Is there even a question that he would have been outrageously good at soccer, too? He's got great speed, too, as he once stole SIX bases in a game against the Red Sox. On the left side, this left-footed freak of nature would be pretty deadly. — Sharp
Rajon Rondo, RCM
Really, we could choose from any number of NBA point guards for this spot, but Rondo wins because he's probably the fastest guy in the NBA. That, and his freakish, gangly frame--combined with ridiculous instincts in the passing lanes--makes him a perfect choice as a defensive midfielder. Throw in skills as a distributor, and he's really a can't-miss prospect.
More importantly, can you think of a better name for a soccer player? "Rajon Rondo" sounds like some 15 year-old Brazilian phenom... He could even drop "Rajon" and do the whole one name thing. Who's the best all-around midfielder in the world? RONDO. — Sharp
Andy Roddick, RM
Another instant qualifier on so many fronts. Already suited up with a proper WAG in Brooklyn Decker. Already coated in a brahsome patina of endless sports camps and free sports goods accumulated from a lifetime of sponsored athletics. Already bearing the kind of mongoose-on-the-loose look most midfielders in full froth have on their face while working through traffic. Already a genius at arguing demonstratively and ineffectively with officials.
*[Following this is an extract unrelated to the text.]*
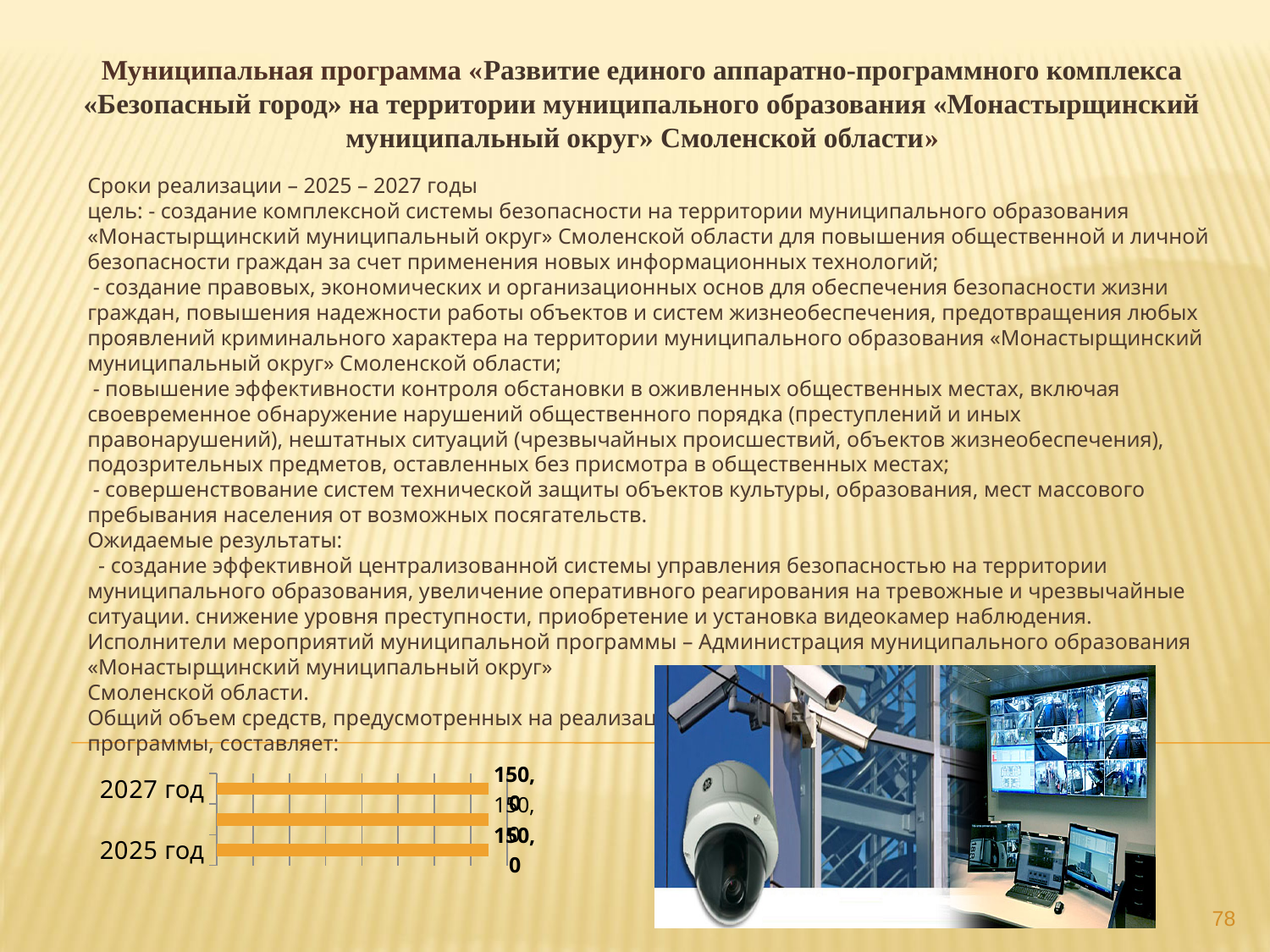
What is the difference between the values for 2027 год and 2025 год in the chart? 0,0 How many bars does the chart at the bottom left of the slide show? 3 What kind of chart is shown at the bottom left of the slide? bar chart What is the value shown for 2027 год in the chart? 150,0 Is the value for 2025 год in the chart larger than, smaller than, or equal to the value for 2027 год? equal What is the value shown for 2025 год in the chart? 150,0 Which category label appears at the top of the chart's vertical axis? 2027 год Do the values in the chart rise, fall, or stay the same from 2025 год to 2027 год? stay the same Which category label appears at the bottom of the chart's vertical axis? 2025 год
He also qualifies on the basis of his talent, too: a midfielder has to understand and dictate flow, something tennis players understand all too well. Roddick won't be the star of the team, but he will take the ball, see the striker hauling ass down the line, and put the ball on his toe a step ahead of the defender and in perfect position for a goal. If we haven't sold you on him completely, consider two other selling points: superb conditioning and what you know will be an amazing propensity for dramatic dives. We smell a roster spot opening up here. — Spencer
Darrelle Revis, LB
Come on. You knew it was coming. Of course we'd put Revis on here. He's perfect. For one thing, the name "Revis" sounds like it could belong to any number of pasty English footballers, and for another, he's the best athlete of all, at a position that features some of the best athletes in all of sports. Speed, quickness, lateral movement, jumping, mental toughness--Darrelle Revis has it all.
When it comes to "marking" people, Wayne Rooney shouldn't be too much of a challenge after you've blanketed Randy Moss for 60 minutes. — Sharp
Troy Polamalu, RB
With his hair, there's really no debate: the guy should be playing soccer. And can you imagine having him on the backline? He's displayed preternatural instincts in the Pittsburgh secondary for his entire career. You're saying that wouldn't translate to playing defense in soccer?
He's faster and stronger than anyone the U.S. has now, and he's experienced with "marking" some of the best athletes in the world. If he'd grown up in "boots" instead of "football cleats," we'd be looking at a faster, stronger version of Spain's Carles Puyol, complete with a questionable hairstyle that goes completely unquestioned in soccer. Yeah, that'd be an upgrade over Jon Bornstein. — Sharp
Chris Andersen, GK
And there you have it... That's the squad. Do you really think England or France could touch that roster? ... What's that? You think we're just a bunch of ignorant American sports fans with no appreciation for the beautiful game? WHAT'S THAT WE CAN'T HEAR YOU OVER THE MUSIC.